• _Extract to read_:
· · ·
The pathogenesis of iMCD-TAFRO remains unclear.2 Some differences between iMCD-TAFRO and iMCD not otherwise specified (iMCD-NOS) have been reported. iMCD-TAFRO seems to be driven by IL-2, which causes a systemic capillary leak syndrome characterized by fluid retention, renal failure and thrombocytopenia.6 iMCD-TAFRO tends to be associated with more modest elevations of serum IL-6 and higher VEGF levels than those found in iMCD-NOS.7,8 Peritoneal levels of IL-6 and VEGF have reportedly been elevated in iMCD-TAFRO, which may contribute the development of this disease.9 Elevated serum platelet-derived growth factor level has also been reported in iMCD-TAFRO and may be associated with myelofibrosis.10
In addition, some similarities between iMCD-TAFRO and lupus have been reported. B cell and T cell activation appear to play a pathogenic role in iMCD-TAFRO which may explain the response of iMCD-TAFRO to both rituximab and cyclosporine A.2 Further, regarding epigenetic alternation, a DNA methyltransferase 3A mutation has been observed in patients with iMCD-TAFRO and SLE.11,12
Differentiating iMCD-TAFRO and lupus is critical to determine the appropriate therapeutic strategy. Approximately 10% of lupus cases meet the diagnostic criteria of iMCD-TAFRO.13 The acute and subacute manifestations of SLE and those of iMCD-TAFRO may not be distinguishable clinically, because both can be associated with systemic inflammation, effusions, cytopenias and generalized lymphadenopathy.
In a retrospective study, patients diagnosed with SLE who also met the diagnostic criteria for iMCD-TAFRO were more likely to be older, anti-dsDNA antibody negative and have higher titers of serum C-reactive protein than patients with SLE. Thrombocytopenia associated with iMCD-TAFRO was also less responsive to therapy and required longer treatment courses to achieve remission.
· · ·
• _Assigned task 1_: List every manifestation that, according to the passage on iMCD-TAFRO and lupus, both SLE and iMCD-TAFRO can be associated with.
• _Assigned task 2_: Translate this sentence from the passage on iMCD-TAFRO and lupus into Spanish: "Differentiating iMCD-TAFRO and lupus is critical to determine the appropriate therapeutic strategy."
• _Assigned task 3_: Write the next part of the passage on iMCD-TAFRO and lupus, starting after its final sentence.

• _Data below_:
· · ·
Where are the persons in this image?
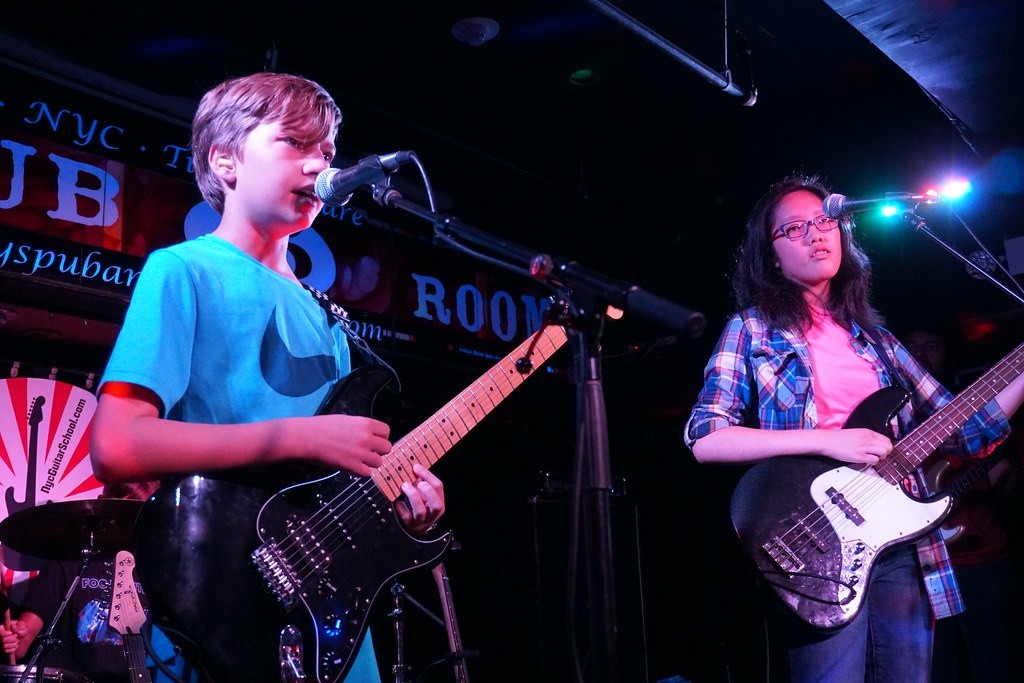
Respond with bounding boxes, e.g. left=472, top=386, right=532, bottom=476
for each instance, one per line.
· · ·
• _Response box 1_: systemic inflammation, effusions, cytopenias, generalized lymphadenopathy

• _Response box 2_: Diferenciar entre iMCD-TAFRO y el lupus es fundamental para determinar la estrategia terapéutica adecuada.

• _Response box 3_:
Therefore, physicians should consider a diagnosis of iMCD-TAFRO when evaluating a patient with SLE who is older or has a limited response to immunosuppressive therapy.
The ideal treatment for iMCD-TAFRO has not yet been established.
Clinical trials are challenging due to the rarity of patients with this disease. However, international, evidence-based consensus treatment guidelines for iMCD recommend tocilizumab with or without glucocorticoids as a first-line therapy for both iMCD-TAFRO and iMCD-NOS. In tocilizumab-resistant cases, cyclosporine A may be considered, particularly for refractory peritoneal effusion and thrombocytopenia.7
Based on retrospective research and expert opinion, the 2015 Japanese proposal of treatment strategy for iMCD-TAFRO describes glucocorticoids as first-line therapy, followed by cyclosporine A as second-line therapy—barring contraindications for cyclosporine A (e.g., renal dysfunction). If cyclosporine A is contraindicated, tocilizumab and rituximab may be considered.
Plasma exchange, cyclophosphamide (potentially as part of CHOP [cyclophosphamide, doxorubicin, vincristine and prednisolone]) and proteasome inhibitors, such as thalidomide and lenalidomide, are suggested for select patients.5
In a case series, three patients with tocilizumab-resistant iMCD-TAFRO achieved long-term remission with sirolimus, an inhibitor for mechanistic target of rapamycin (mTOR) that regulates VEGF expression and T cell activation.8
A case series reported tacrolimus may also be effective.14 Cyclosporine A and tacrolimus are both calcineurin inhibitors that regulate IL-2 transcription, leading to T cell inactivation.
In our case, however, cyclosporine A proved superior in efficacy over tacrolimus. Although further investigations are required, differences in drug delivery (i.e., penetrance into the bone marrow and effusions) and its effect on transforming growth factor β production, which increases platelet counts, may explain why cyclosporine A may be a superior therapy for iMCD-TAFRO.